**AVAILABLE RECORDS:**
********************

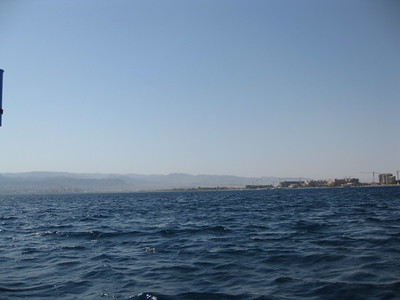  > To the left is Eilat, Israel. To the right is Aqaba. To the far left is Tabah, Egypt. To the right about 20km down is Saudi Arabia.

********************

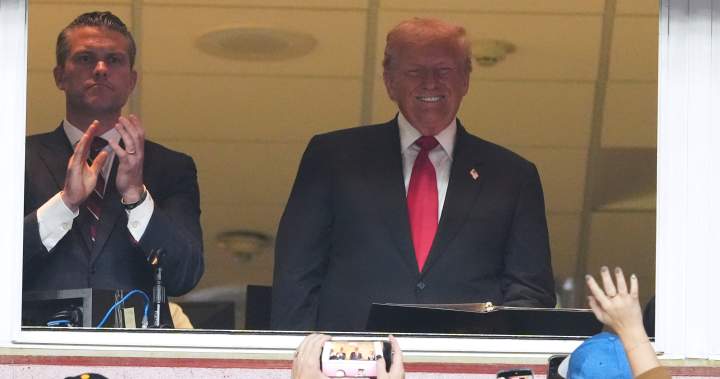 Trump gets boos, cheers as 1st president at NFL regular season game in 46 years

********************

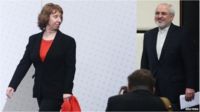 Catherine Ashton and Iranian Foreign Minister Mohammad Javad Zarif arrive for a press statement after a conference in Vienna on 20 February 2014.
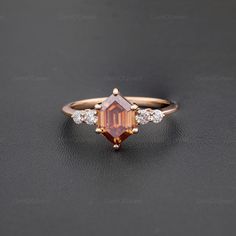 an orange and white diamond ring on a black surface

********************

**GOAL OF THE EXERCISE:**
Starting at the line above with "Catherine Ashton and", output every line exactly up to and including the line with "an orange and", but none of the pictures.

**SOLUTION TO THIS PROBLEM:**
 Catherine Ashton and Iranian Foreign Minister Mohammad Javad Zarif arrive for a press statement after a conference in Vienna on 20 February 2014.
 an orange and white diamond ring on a black surface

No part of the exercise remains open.